In previous articles, I have identified 5 Critical Success Factors for Initiating Master Data Management at your organization, and delved more deeply into the first of these: the creation of a new system which intentionally avoids creating another silo of information.  The second critical success factor is to recognize that MDM tools work best when kept separate from the sources of master data.  A prime example of this is CRM.  Customer Relationship Management (CRM) solutions are often a key topic in my discussions with clients, chiefly with respect to a proposed Customer MDM solution.   I’m going to use CRM to demonstrate why organizations fail to implement Data Governance when they elect to integrate MDM processing into an existing operational system.

It can be enticing to think of CRM as a good place to “do” Customer MDM.   Modern CRM systems are built from the ground up to promote data quality.  Modern CRM solutions have an extensible data model, making it easy to add data from other systems.    Customer data often starts in CRM: following the “Garbage In, Garbage Out” maxim, it seems important to get it right there first.  Finally, software vendors often claim to have an integrated MDM component, for Customers, Products, Vendors and others.

But here are the problems this approach creates:

  1. More than Data Quality – if an operational system like CRM can offer address standardization, third party verification of publicly available data, or de-duplication of records then you should leverage these services.  But keep in mind – these services are to help you achieve quality data for the purposes of making operations in that system work smoothly.  If you have only one operational system, then you probably have no need for MDM.  If you have more than one, and you pick one as the winner, you’ll tie the two systems together very closely, making future integrations extremely daunting.
  2. Data Stewardship Matters – Data Stewardship refers to a role in the organization responsible for maintenance and quality of data required throughout the organization.  In a well-designed Data Governance Framework, data stewards report to the governance team.  It’s not always possible for an organization to have dedicated data stewards; more often,  “Data Steward” is one role added to operational responsibilities.  Now, I would love to tell you that CRM users care about data quality; many of them do.  But sales professionals are often focused on the data they need to close a deal, not the myriad other pieces of information needed to truly drive customer engagement.  Asking them to be responsible for doing so sets the organization up for failure.
  3. Governors Don’t Play Favorites – an MDM system should have the ability to store and represent data as it actually exists and is used in ANY source of master data.  Without this, your data stewardship team cannot really see the data.  If you insist on making CRM the source for master data, your technology team will spend all of their time mapping and normalizing data to match what CRM needs and wants.  This is a waste of time.  The Federation MDM model is designed to move data in quickly and show data stewards how things really look.  Then, and only then, can decisions be made (and automated) about which systems adhere most closely to Enterprise Standards for quality.
  4. Information Silo or Reference Data Set – CRM meets the definition of an Information Silo: it has its own database, and it invents its own identities for Customers, Accounts, Leads, etc.  What happens when an account must be deactivated or merged with another account in order to streamline operational processes.  Well, if any systems are using CRM as their Reference Data Set, you will have massive problems.
  5. Present at Creation – you probably realize that there are lots of sources of Customer Data, some the business likes to talk about, and some they don’t.  I like to separate the two into Sanctioned and Unsanctioned Master Data.  Unlike Sanctioned Master Data, which lives in CRM and ERP and other operational systems managed by IT, Unsanctioned Master Data lives in spreadsheets and small user databases (ex. Microsoft Access) or even websites.  This may surprise you – unsanctioned master data is often the most valuable data in the governance process!  This is where your analysts and knowledge workers are storing important attributes and relationships about your customers, and the source of real customer engagement.  MDM needs to make room for it.

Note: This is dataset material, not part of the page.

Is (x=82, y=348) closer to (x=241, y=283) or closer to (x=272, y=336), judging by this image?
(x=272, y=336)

One of the most common misconceptions about how to build an MDM system is the idea that Master Data Management can be best achieved by maintaining a Golden Record in one of many pre-existing operational systems.  This can be a costly mistake and sink your prospects for achieving Data Governance in the long term.  A well implemented Master Data Management system has no operational process aim other than high quality master data.  It must take this stance in order to accept representations of Master Data from all relevant sources.  When this is accomplished, it creates a process agnostic place for stewardship, governance and quality to thrive.

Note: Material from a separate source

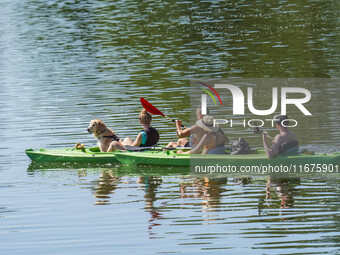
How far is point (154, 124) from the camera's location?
20.8 meters

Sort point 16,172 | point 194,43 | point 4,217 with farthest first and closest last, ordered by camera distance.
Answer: point 194,43 → point 16,172 → point 4,217

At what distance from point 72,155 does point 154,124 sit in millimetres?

Avoid Creating Another Information Silo with MDM

In my last article, I discussed the five most critical success factors when implementing a Master Data Management solution. At the top of the list was a warning: “Don’t Create Another Information Silo”. What does that mean? Why is that important? What is different about this new system we are calling “MDM”?

I define “Information Silo” as an application which has the following characteristics:

1. The application has its own database.

2. The database is highly normalized, because the designer of the data model has made an effort to reduce duplication of data.

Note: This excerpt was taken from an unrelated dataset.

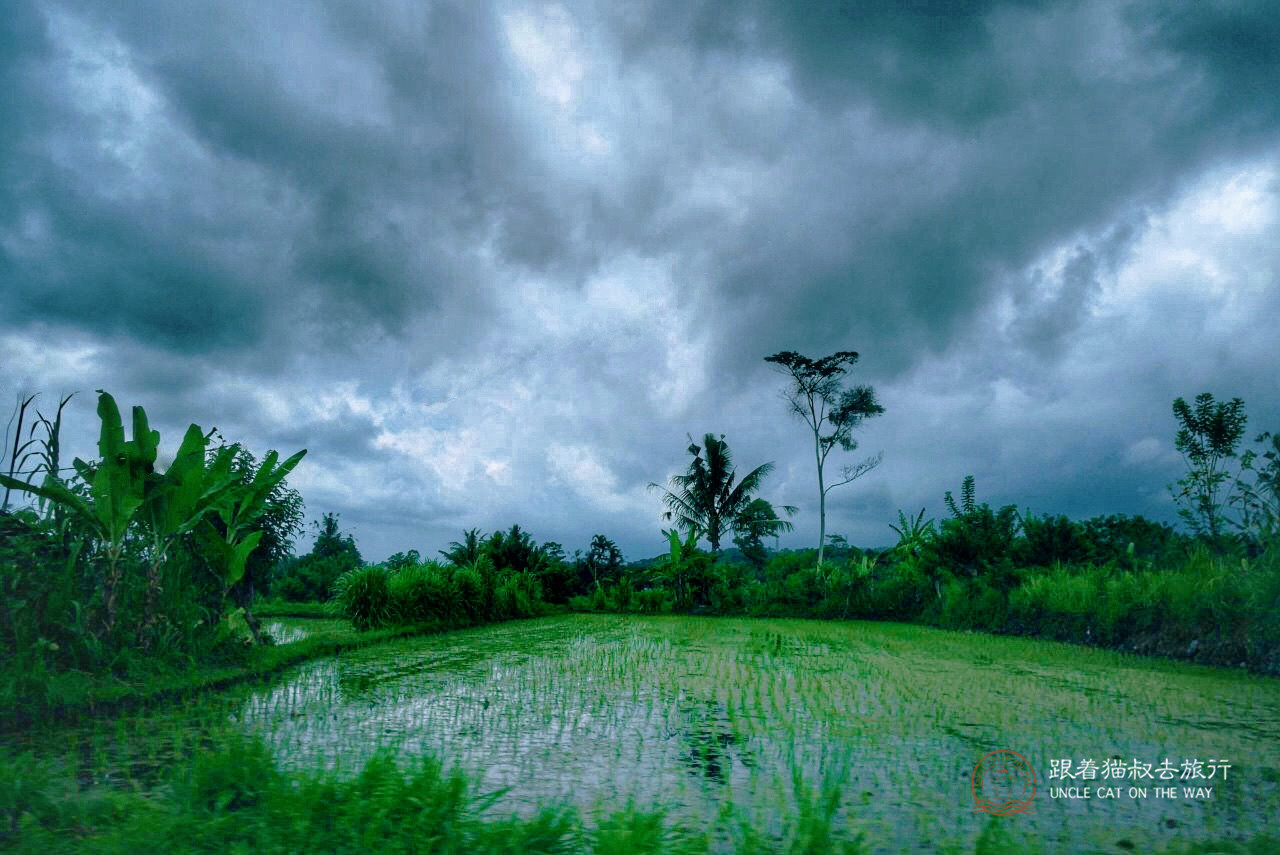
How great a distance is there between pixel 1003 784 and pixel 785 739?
1.11 m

3. Identity is invented in the database, because things like Customer, Product, User all need primary keys to identify the record within the system.

4. Domain Logic controls most, if not all, of the data quality requirements, because encapsulating business logic outside a database promotes re-use.

Each of these principles makes perfect sense for a custom application. But if you use them in your Master Data Management solution, you will make another Information Silo, and you’ll be right back where you started.

Certainly, our Master Data Management solution will include a database, the “MDM Hub”, which will be the central place for data in our system to reside. But we need to design a different kind of database model, unlike many other systems we have designed for the enterprise. What should this data model look like? There are 3 modeling approaches to consider. I’ll explain each, and then tell you which is the best and why.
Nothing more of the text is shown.